How about old school a-list blogger Anil Dash with 232:2599?

Certainly someone I can learn from but not necessarily a peer. Which, when I met him, was sort of how it played out. He was lovely and gave me some handy tips but, for whatever reason, we didn’t exactly bond. (And that’s not a problem in the slightest, I hasten to add!)
Of course none of this means anything at all – I’m just playing around. But when we look at these stats boxes we do use them to make lazy if useful judgements. A band on MySpace will be measured by how many “friends” they have, for example, and as I’m getting more people following me who I don’t know and, on checking them out, feel no need to follow, it does strike me as a way to measure my “success”.
But yeah, this is really as useful as quoting visitor stats for websites. Sure, you’ve got 100,000 uniques a day but who are they? What value to they bring? And what are they visiting you for? That’s the stuff that really matters.



Interesting insights, Pete. And for what it’s worth, the kind of interaction you described with me is, for example why I didn’t go to SXSW for a few years — I have a hard time making those real connections with people these days because in some contexts, the ratio of people I know to people who know me is so assymetrical. It’s nobody’s fault but my own, of course, but I do wish that I *could* spend more time learning from, and talking to, folks like you whom I’ve “known” online for years.
There’s also even a real-life social tension to the 10-1 ratio of Twitter followers/followees, because then when I meet people in person, they’ll say “I follow you, how come you don’t follow me?” And it’s hard to explain that, basically, I *can’t* reciprocate with everybody, or the tool would become useless to me.

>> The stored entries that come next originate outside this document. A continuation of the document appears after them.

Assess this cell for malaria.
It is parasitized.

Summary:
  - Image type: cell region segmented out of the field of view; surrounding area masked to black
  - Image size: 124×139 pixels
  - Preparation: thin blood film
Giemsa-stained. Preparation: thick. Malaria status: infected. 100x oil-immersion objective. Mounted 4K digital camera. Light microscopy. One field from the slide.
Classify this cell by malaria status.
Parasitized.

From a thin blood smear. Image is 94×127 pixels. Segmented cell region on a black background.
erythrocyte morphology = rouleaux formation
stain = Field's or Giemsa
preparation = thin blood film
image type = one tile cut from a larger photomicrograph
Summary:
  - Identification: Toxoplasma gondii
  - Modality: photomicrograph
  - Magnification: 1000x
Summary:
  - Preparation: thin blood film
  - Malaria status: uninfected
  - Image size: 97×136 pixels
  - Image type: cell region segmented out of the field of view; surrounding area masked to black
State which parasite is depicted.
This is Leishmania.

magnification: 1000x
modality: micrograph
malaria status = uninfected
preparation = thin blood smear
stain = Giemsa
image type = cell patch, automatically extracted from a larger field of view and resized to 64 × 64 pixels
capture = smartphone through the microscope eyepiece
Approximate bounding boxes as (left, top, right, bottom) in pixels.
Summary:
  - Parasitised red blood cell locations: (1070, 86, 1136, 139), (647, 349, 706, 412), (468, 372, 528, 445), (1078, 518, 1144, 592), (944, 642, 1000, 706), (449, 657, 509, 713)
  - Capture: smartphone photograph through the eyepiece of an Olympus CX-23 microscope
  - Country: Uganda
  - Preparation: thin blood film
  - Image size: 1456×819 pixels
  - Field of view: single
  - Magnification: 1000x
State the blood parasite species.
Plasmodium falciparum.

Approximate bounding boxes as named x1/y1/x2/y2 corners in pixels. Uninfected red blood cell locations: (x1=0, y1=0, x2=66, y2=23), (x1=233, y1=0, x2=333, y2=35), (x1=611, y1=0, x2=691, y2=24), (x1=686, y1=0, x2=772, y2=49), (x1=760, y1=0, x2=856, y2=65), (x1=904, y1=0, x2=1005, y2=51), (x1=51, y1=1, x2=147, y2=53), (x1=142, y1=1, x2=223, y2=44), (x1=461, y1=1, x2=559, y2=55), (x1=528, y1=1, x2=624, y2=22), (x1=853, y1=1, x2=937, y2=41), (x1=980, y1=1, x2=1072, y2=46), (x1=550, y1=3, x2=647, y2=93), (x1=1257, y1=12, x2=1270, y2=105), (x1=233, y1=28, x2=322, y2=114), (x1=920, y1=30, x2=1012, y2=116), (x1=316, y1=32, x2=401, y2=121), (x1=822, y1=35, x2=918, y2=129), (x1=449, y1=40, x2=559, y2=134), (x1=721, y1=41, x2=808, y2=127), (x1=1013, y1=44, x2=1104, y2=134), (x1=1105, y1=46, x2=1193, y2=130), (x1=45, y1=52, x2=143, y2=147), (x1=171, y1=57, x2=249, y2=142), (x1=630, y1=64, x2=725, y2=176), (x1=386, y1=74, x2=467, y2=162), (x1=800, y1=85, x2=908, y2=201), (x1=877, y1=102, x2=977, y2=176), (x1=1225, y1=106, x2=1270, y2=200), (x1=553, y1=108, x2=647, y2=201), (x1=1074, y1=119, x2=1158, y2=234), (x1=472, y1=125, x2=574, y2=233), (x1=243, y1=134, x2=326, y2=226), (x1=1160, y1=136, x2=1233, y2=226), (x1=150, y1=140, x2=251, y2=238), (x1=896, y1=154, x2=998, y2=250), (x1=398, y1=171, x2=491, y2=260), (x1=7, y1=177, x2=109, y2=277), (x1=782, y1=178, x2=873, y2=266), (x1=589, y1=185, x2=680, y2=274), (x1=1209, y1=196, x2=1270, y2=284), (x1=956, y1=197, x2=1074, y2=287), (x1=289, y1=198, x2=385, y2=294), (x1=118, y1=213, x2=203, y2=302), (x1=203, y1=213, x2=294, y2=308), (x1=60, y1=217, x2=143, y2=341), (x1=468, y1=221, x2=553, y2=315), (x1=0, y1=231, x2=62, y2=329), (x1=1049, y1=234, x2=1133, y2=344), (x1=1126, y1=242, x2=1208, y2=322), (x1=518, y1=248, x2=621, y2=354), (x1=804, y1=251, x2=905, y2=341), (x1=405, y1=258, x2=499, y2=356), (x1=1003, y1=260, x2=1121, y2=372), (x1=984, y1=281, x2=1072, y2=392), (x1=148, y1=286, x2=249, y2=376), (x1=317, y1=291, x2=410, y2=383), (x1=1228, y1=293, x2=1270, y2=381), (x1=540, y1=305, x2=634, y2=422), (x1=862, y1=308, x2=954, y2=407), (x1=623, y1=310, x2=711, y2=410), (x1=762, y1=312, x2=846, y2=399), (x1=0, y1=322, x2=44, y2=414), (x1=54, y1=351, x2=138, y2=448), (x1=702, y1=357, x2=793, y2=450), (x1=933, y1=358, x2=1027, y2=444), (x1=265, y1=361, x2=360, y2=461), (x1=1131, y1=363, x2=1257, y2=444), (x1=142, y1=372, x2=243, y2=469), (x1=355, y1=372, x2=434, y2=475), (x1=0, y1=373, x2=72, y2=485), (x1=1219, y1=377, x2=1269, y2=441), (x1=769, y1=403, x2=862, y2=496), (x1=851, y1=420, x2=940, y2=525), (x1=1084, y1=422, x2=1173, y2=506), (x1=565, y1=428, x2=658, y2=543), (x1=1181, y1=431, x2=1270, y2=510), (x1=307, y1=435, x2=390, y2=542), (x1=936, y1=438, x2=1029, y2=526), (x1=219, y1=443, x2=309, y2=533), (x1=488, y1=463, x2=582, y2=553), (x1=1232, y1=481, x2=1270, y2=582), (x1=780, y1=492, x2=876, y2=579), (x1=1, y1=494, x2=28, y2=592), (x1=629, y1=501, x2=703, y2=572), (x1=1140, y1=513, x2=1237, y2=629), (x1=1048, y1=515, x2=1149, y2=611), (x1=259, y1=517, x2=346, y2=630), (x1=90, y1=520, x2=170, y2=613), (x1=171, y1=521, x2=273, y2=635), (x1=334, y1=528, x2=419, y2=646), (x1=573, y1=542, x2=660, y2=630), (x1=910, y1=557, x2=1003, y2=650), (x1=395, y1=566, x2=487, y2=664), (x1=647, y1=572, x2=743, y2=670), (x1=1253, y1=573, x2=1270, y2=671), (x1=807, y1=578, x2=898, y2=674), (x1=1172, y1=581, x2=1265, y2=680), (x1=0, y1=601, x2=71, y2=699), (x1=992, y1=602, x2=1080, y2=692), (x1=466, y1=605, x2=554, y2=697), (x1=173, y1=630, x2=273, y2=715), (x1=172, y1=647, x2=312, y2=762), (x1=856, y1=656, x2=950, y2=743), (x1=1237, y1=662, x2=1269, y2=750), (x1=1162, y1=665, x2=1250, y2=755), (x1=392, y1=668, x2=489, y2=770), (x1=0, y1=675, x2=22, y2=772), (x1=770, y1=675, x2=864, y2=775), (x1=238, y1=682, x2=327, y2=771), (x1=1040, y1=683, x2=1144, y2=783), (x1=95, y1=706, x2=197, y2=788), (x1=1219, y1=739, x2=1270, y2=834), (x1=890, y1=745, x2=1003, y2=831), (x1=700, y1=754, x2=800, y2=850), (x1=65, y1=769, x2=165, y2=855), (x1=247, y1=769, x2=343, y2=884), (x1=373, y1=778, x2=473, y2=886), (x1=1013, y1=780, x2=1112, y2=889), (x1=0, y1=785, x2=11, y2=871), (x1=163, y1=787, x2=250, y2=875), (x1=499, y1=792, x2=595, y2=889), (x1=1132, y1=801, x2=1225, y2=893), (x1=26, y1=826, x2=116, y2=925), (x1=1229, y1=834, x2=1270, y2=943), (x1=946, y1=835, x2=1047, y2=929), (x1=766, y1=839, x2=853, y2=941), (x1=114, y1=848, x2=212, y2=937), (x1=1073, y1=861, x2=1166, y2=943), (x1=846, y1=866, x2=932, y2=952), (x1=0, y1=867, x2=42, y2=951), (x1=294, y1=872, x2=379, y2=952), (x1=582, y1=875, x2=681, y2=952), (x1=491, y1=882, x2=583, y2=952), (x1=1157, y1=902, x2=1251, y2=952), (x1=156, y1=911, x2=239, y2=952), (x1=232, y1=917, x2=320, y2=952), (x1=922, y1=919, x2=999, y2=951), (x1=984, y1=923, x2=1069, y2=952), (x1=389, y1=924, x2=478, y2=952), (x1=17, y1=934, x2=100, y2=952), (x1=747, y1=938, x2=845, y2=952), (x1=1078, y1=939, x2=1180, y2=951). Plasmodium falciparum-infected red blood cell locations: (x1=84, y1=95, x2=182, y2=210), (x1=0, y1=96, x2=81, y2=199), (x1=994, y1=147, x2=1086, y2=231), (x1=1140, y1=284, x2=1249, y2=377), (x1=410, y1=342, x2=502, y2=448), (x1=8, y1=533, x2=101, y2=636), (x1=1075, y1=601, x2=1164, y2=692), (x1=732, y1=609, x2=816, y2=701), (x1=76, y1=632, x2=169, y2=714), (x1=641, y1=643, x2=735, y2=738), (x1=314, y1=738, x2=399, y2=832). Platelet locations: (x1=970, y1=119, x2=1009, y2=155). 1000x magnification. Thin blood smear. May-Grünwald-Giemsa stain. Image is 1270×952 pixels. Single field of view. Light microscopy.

And as far as “Though Leadership” goes, I don’t know if I’m that full of good ideas, but I do know that the ability to influence people is really constrained by how well you make a real connection with them. It may be that I have too many lightweight, superficial connections to be as successful as a thought leader as I might otherwise hope to be.
Good food for thought!
Echoing what Anil said, i keep my follow list low on purpose…not to be defined as a “thought leader”, but because the value of twitter for me is in my followers, not the people i’m following. What do I mean?
Well an increased number of people im following only dilutes the pool of information I’m trying to receive. The already intense firehose of information becomes so saturated that the entire stream loses value.
On the opposite side, having a large and more importantly, diverse group of followers increases my ability to use twitter as a “lazyweb”, asking questions and getting feedback more relevantly than even google can give me.
The real trouble is what Anil described in that real life social tension. I do not follow everyone back. I have a loose “follow” policy that I try to adhere to to keep things easy for me. What it really comes down to, is, is that person contributing to or initiating conversations that are interesting to me. it has little to do with friendship, really. I’ve got awesome friends. They know who they are. Facebook can manage that…twitter is for something else.
The problem I’ve run into is this: while I find it easy to not follow someone back initially when they follow me…I find it excruciatingly difficult to UNFOLLOW someone. The pain is in the fact that it feels like a mimicked real world social experience of a breakup. When in fact, i dont care any less about the person, their tweets simply have lost relevance to the conversation i need to be focused on *right now*.
This is just one more reason twitter needs groups. Or better relationship management. Or to scale back to the whole model of being a communication platform, and have someone else be the interface that handles the relationship layer.
Thanks for dragging some useful shit out of my ramblings guys!